> _Document text_
..........

Today’s flow was interrupted when I began the multi-tasking. Watering the front and back gardens mixed with painting a portrait mixed with cleaning up the kitchen mixed with cooking and proceeding to burn the broccoli for the quiche I plan to make. So with the house smelling of burnt broccoli, having turned off the sprinkler in the backyard and laid aside the painting, I remember that flow is best when the focus is on one thing at a time. I remember, when I am present with that one thing at a time, I give attention to whatever the task at hand is. I feel more in balance.

What about you? This morning? Do you take note of the gift in the fleeting moment? The one that money can’t buy? The one when something beautiful strikes you and you pause to be with such beauty. Taking time to treasure that which makes you happy…I recommend it.

..........

> _Data extract_
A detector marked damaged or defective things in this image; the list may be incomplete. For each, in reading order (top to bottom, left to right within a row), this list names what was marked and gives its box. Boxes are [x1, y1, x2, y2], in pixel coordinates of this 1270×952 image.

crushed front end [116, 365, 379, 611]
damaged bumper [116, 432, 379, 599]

..........

> _Problems_
[1] Translate this sentence from the passage on multitasking and flow into Spanish: "Today’s flow was interrupted when I began the multi-tasking."
[2] According to the passage on multitasking and flow, what dish was the burnt broccoli meant for?
[3] Carry on the passage on multitasking and flow, picking up after its final sentence.

> _Responses to the exercise_
[1] El flujo de hoy se interrumpió cuando empecé a hacer varias tareas a la vez.

[2] A quiche the writer plans to make.

[3]
Sonnet Two

Not that we shouldn’t desire more
of that which feeds the hungering soul
for such yearning, it seems, opens the door
as we stare out upon a distant knoll.

“Comfortable complacency” is fine
–we all need pauses in our quest for more–
Grateful for the banquet on which we dine
fingers laced, beside the fireplace, shut the door.

But when the bell tolls the eleventh hour
mustn’t we from our sedentary rise?
Step into our uncomfortable power–
this before our comforts become a vise.

The hungering soul feasts on freedom.
Quick!  They are capturing the kingdom.

 

sonnet2

I wrote this poem a couple of years ago and again tried to merge poetry with imagery.  I’m not really pleased with the painting…but I think the message is current.  Truly, it doesn’t seem like we can hide behind our “comfortable” doors any longer although we mostly shelter in place.  I think that we are asked to be activists in a way that is true to our nature.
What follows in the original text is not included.